Scientific classification
- Kingdom: Animalia
- Phylum: Chordata
- Class: Amphibia
- Order: Anura
- Family: Craugastoridae
- Genus: Strabomantis
- Species: S. biporcatus
- Binomial name: Strabomantis biporcatus Peters, 1863
- Synonyms: Eleutherodactylus biporcatus (Peters, 1863); Hylodes maussi Boettger, 1893; Eleutherodactylus maussi (Peters, 1863); Craugastor biporcatus (Boettger, 1893);

= Strabomantis biporcatus =

- Authority: Peters, 1863
- Conservation status: LC
- Synonyms: Eleutherodactylus biporcatus (Peters, 1863), Hylodes maussi Boettger, 1893, Eleutherodactylus maussi (Peters, 1863), Craugastor biporcatus (Boettger, 1893)

Species of amphibian

Strabomantis biporcatus (vernacular name: Puerto Cabello robber frog) is a species of frog in the family Strabomantidae.

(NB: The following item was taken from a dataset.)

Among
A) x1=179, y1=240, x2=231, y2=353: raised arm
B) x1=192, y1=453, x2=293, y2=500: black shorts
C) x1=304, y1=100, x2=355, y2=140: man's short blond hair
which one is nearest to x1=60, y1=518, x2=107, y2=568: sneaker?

It is endemic to northern Venezuela and known from the Venezuelan Coastal Range and Serranía del Interior.
Its natural habitats are humid lowland and montane cloud forests at elevations of 250–1600 m above sea level. It is a terrestrial and nocturnal species. It is threatened by habitat loss and degradation caused by agriculture.